Blitar, LINGKARWILIS.COM β Menjelang Ramadan, Polres Blitar berhasil mengungkap dua kasus peredaran narkoba dan minuman keras (miras) ilegal yang menjadi perhatian utama di wilayahnya.
Dua kasus tersebut melibatkan peredaran pil double L di Dusun Brongkos, Desa Siraman, Kecamatan Kesamben, serta perdagangan miras ilegal yang beroperasi dengan kedok toko jamu di Kecamatan Kanigoro, Kabupaten Blitar.
Dalam kasus peredaran pil double L, polisi menetapkan dua tersangka, yakni MRPS (18), warga Kelurahan Klemnunan, Kecamatan Wlingi, serta HS (18), warga Kelurahan Babadan, Kecamatan Wlingi. Dari tangan kedua tersangka, polisi berhasil menyita 303 butir pil double L sebagai barang bukti.
Baca juga :Β Harapan Seniman dan Budayawan Kediri untuk Kepemimpinan Mas Bup Dhito dan Mbak Dewi di Periode Kedua
Kapolres Blitar, AKBP Arif Fazlurrahman, mengungkapkan bahwa hasil profiling terhadap tersangka HS menunjukkan keterlibatannya sebagai provokator dalam aksi konvoi yang dilakukan oleh oknum perguruan pencak silat di depan Mako Polres Blitar pada 19 Februari 2025.
Selain pengungkapan kasus narkoba, Polres Blitar juga berhasil membongkar perdagangan miras ilegal yang dijalankan dengan modus toko jamu.
Dalam operasi ini, polisi mengamankan seorang tersangka berinisial AS (45), warga Kepanjenlor, Kecamatan Kepanjenkidul, Kota Blitar. Dari tangan AS, petugas menyita barang bukti berupa 12 jeriken serta 118 botol miras berbagai ukuran.
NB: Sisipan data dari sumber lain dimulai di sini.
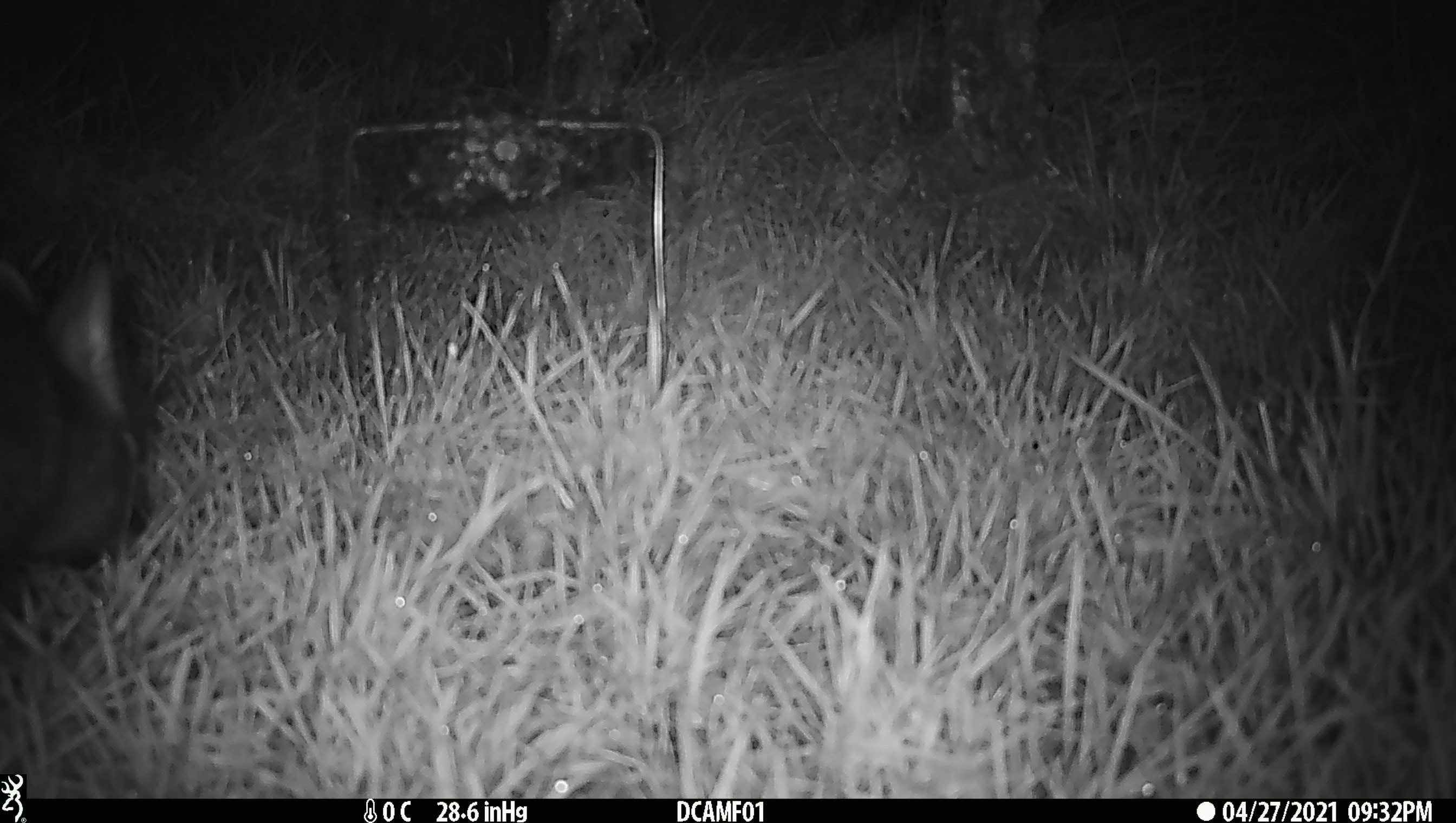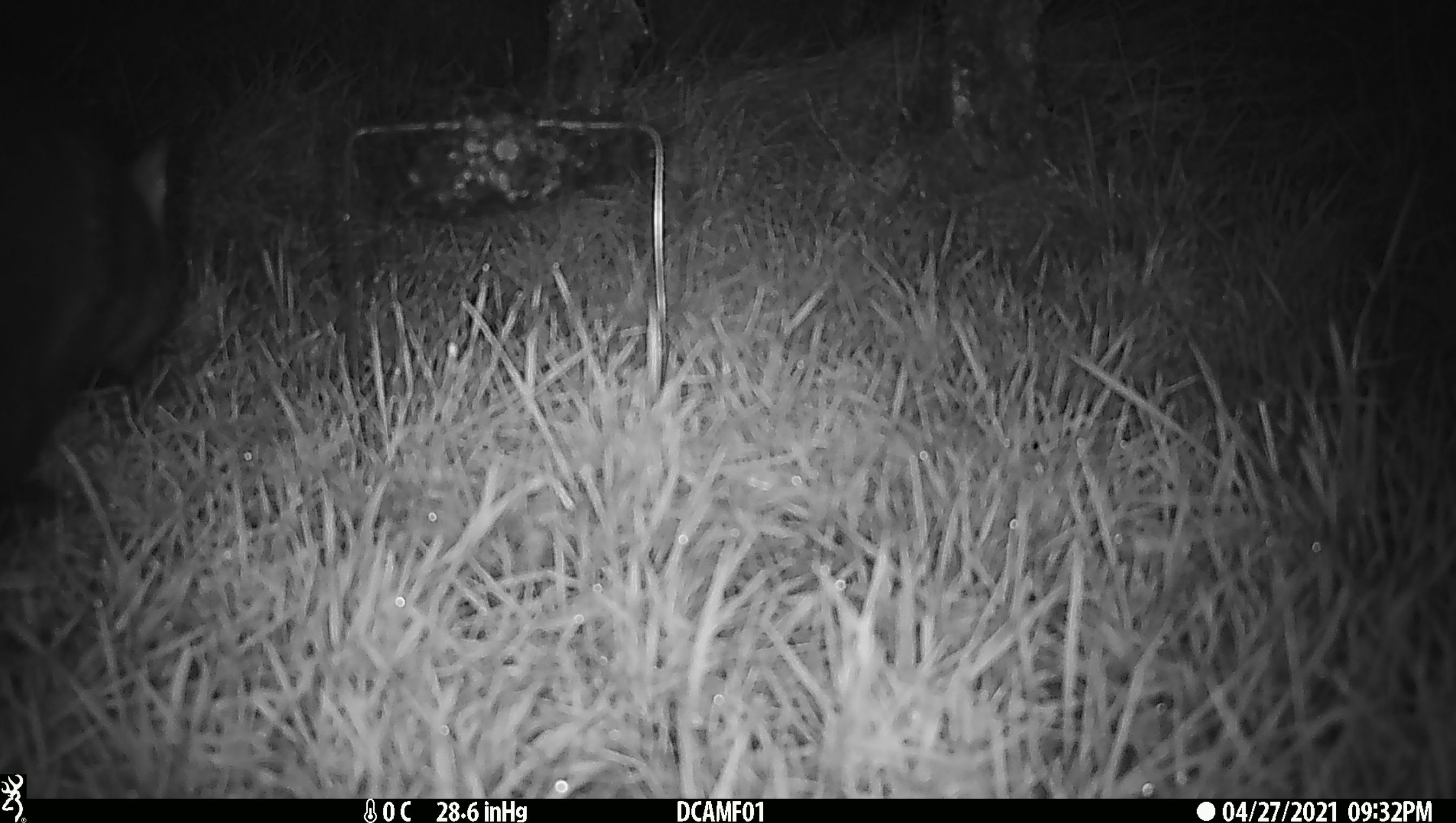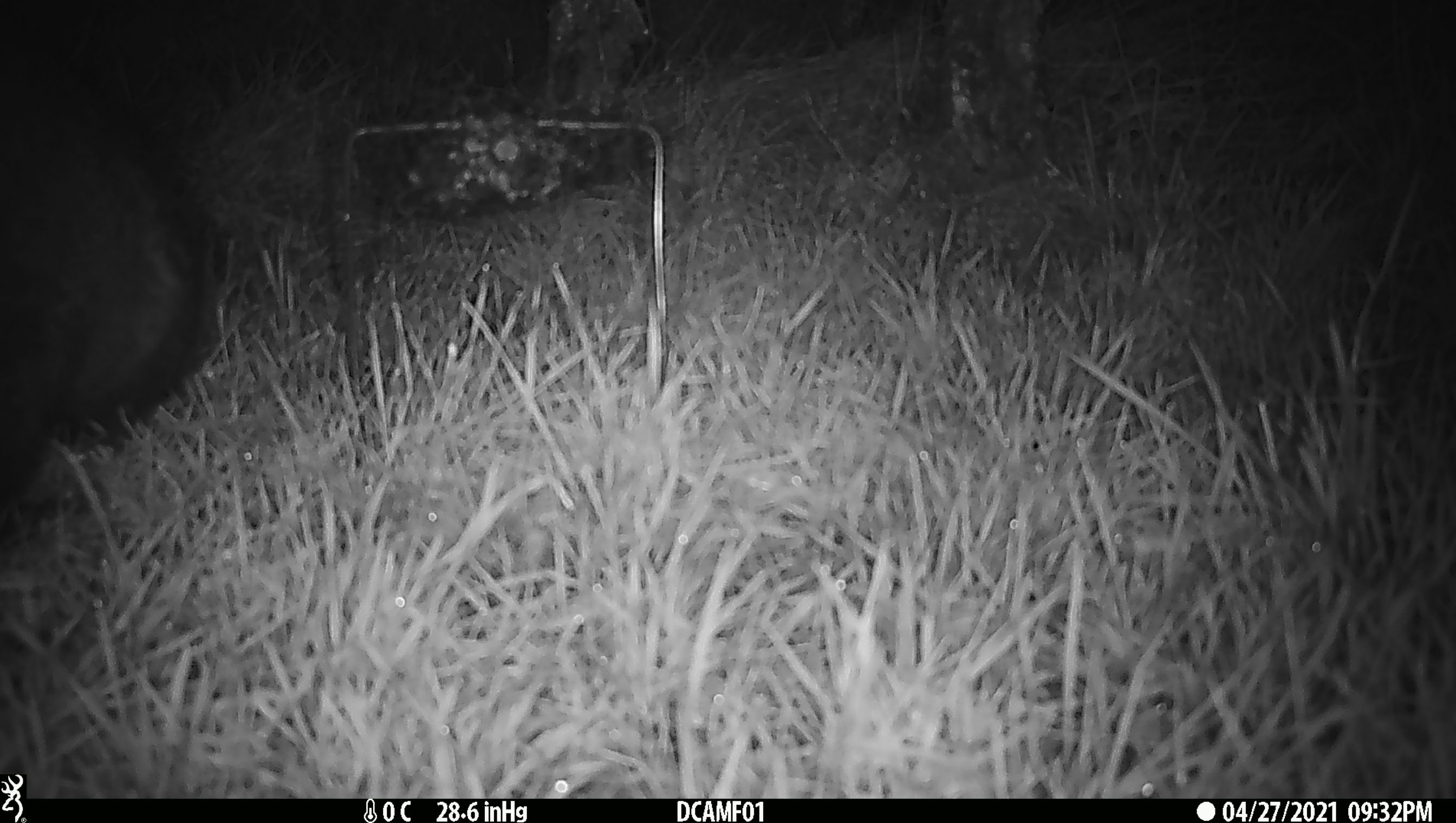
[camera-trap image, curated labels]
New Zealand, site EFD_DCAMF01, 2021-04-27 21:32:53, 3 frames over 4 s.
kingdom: Animalia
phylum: Chordata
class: Mammalia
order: Diprotodontia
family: Phalangeridae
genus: Trichosurus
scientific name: Trichosurus vulpecula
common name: common brushtail possum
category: possum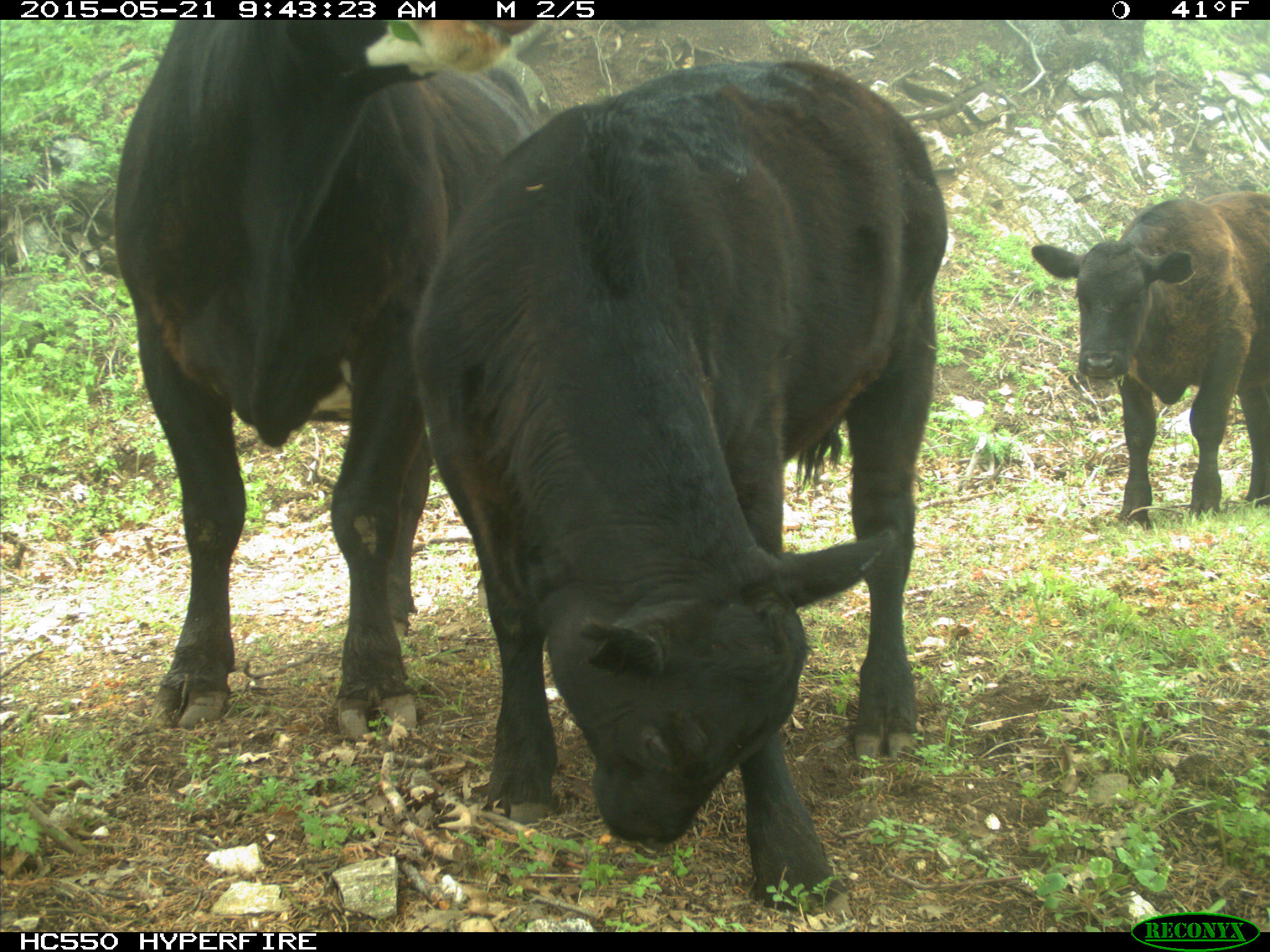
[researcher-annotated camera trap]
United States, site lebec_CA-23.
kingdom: Animalia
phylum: Chordata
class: Mammalia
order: Artiodactyla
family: Bovidae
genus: Bos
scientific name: Bos taurus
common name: domestic cow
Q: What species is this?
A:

Baca juga :Β Teatrikal Tiarap Warnai Demo Mahasiswa di DPRD Kota Kediri, Ini Tuntutannya
“Tersangka AS dijerat dengan ancaman hukuman maksimal 15 tahun penjara. Namun, karena kondisi kesehatannya yang kurang baik, ia tidak ditahan, meski proses hukum tetap berjalan,” jelas AKBP Arif Fazlurrahman pada Kamis (20/2).
Sebagai langkah preventif, Polres Blitar juga menggelar operasi miras selama 20 hari di seluruh wilayah hukumnya. Dari operasi tersebut, aparat kepolisian berhasil mengamankan 1.267 botol minuman keras berbagai ukuran serta 11 jeriken miras.
Kapolres menegaskan bahwa pihaknya akan terus melakukan upaya pemberantasan peredaran narkoba dan miras ilegal guna menjaga ketertiban dan keamanan masyarakat.
Selain itu, ia juga menyoroti pentingnya peran perguruan pencak silat dalam melakukan seleksi ketat terhadap calon anggotanya serta meningkatkan pengawasan internal agar tidak terlibat dalam tindakan kriminal.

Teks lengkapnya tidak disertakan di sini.